▸ **WORK TO BE COMPLETED**
Repeat exactly the line containing "family: Cervidae" and every line after it in the entries, and nothing besides.

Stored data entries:
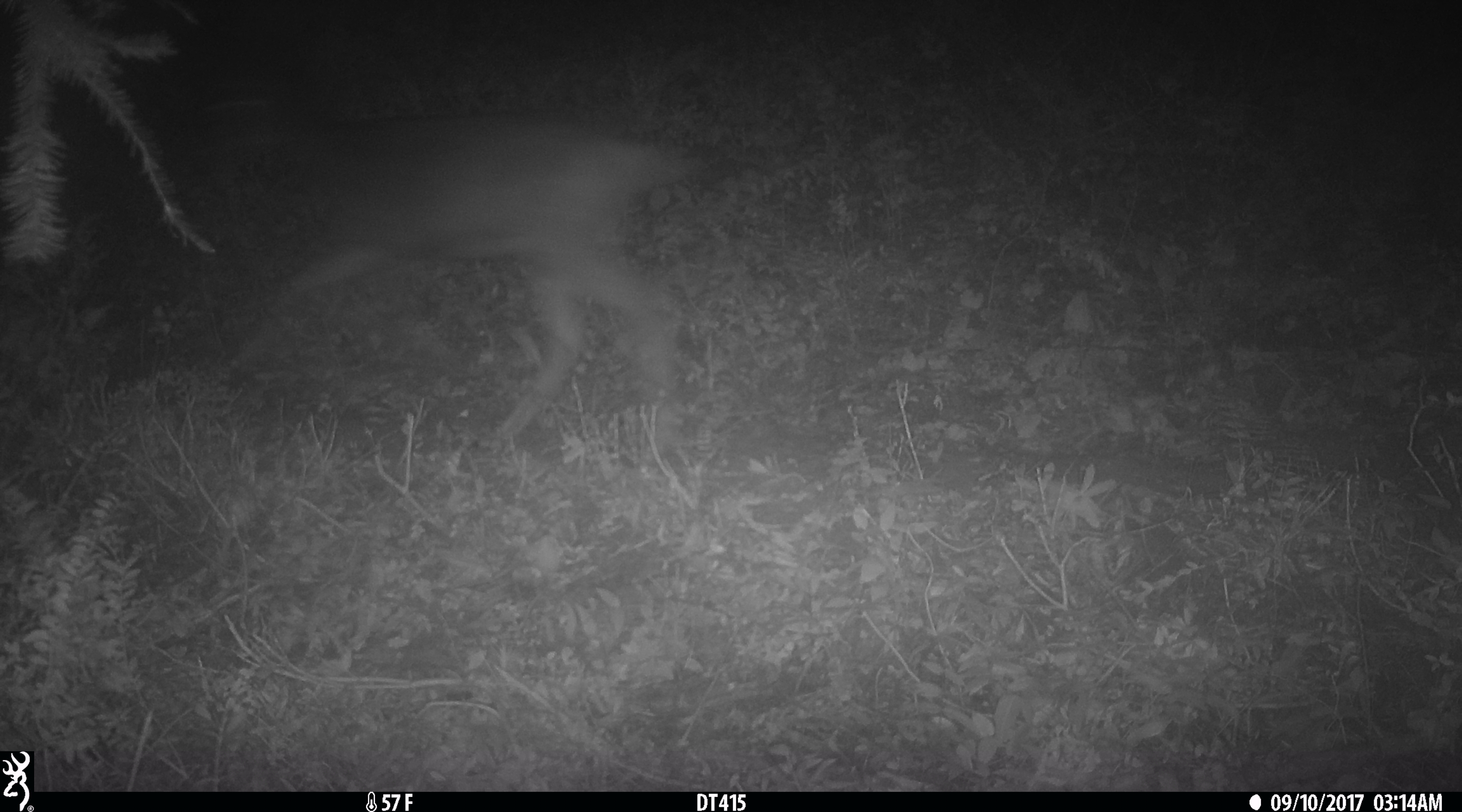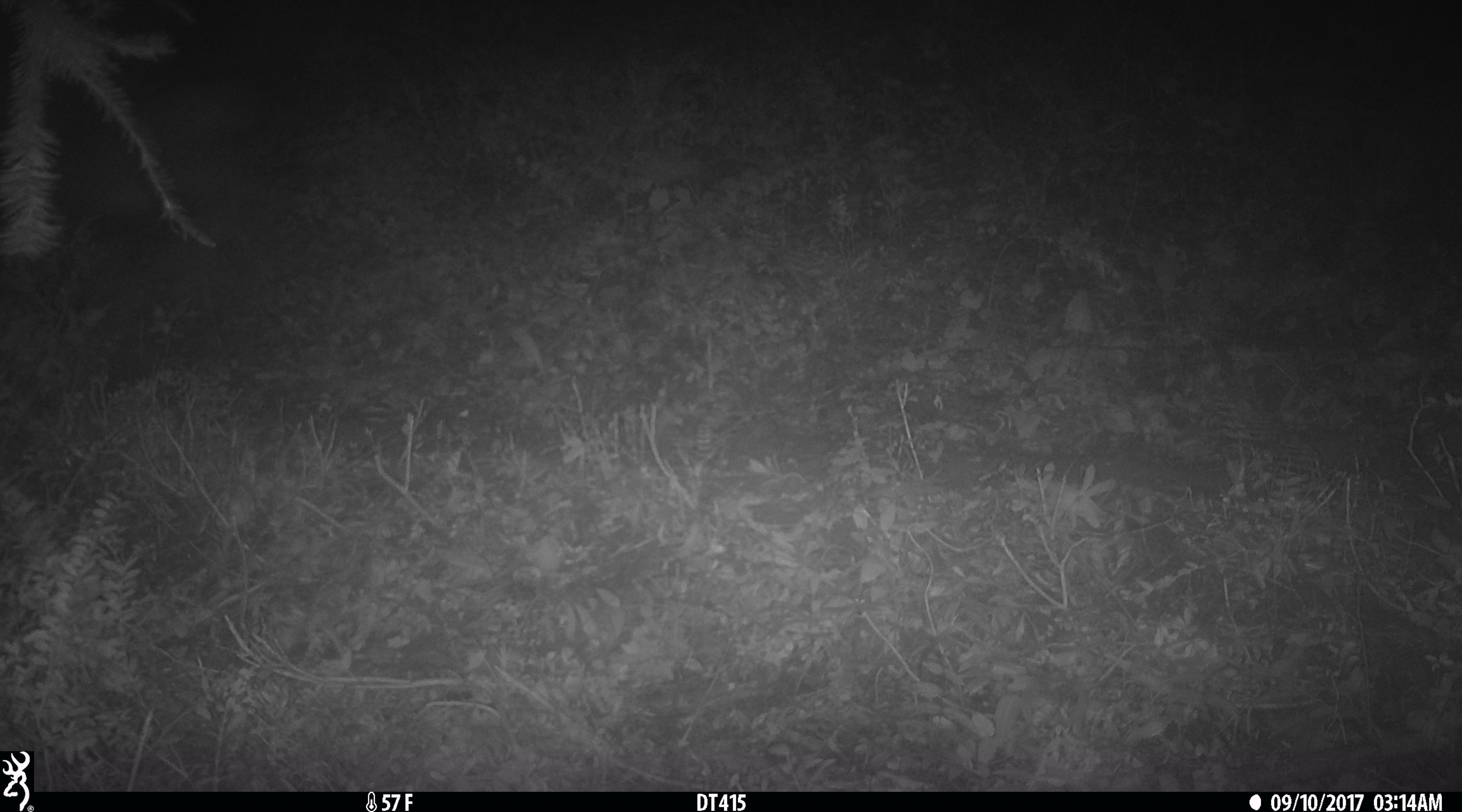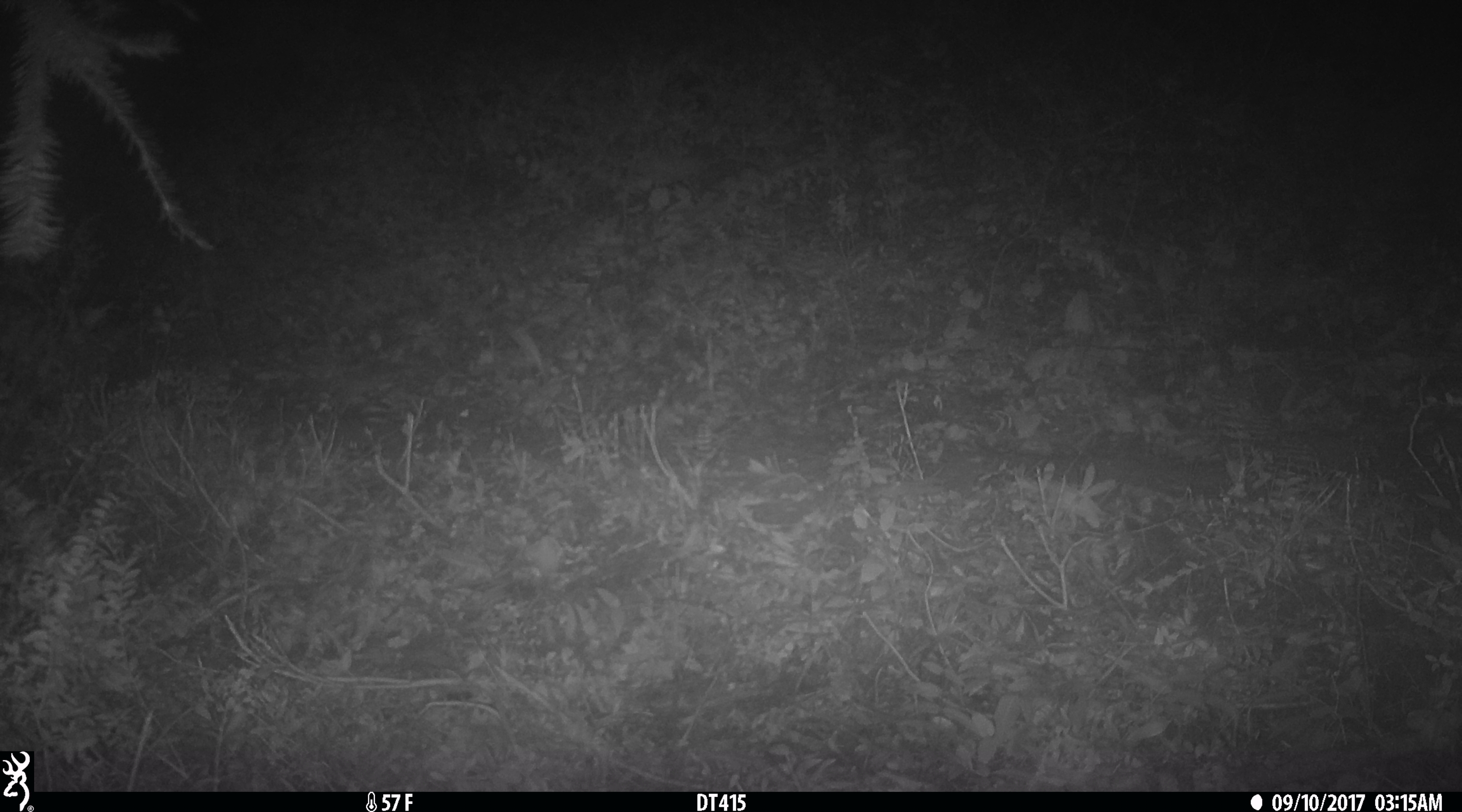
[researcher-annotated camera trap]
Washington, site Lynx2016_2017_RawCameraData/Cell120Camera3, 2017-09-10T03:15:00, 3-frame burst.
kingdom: Animalia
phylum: Chordata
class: Mammalia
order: Artiodactyla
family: Cervidae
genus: Odocoileus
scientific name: Odocoileus hemionus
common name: mule deer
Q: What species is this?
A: Odocoileus hemionus (mule deer).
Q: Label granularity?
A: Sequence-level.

▸ **REPLY**
family: Cervidae
genus: Odocoileus
scientific name: Odocoileus hemionus
common name: mule deer
Q: What species is this?
A: Odocoileus hemionus (mule deer).
Q: Label granularity?
A: Sequence-level.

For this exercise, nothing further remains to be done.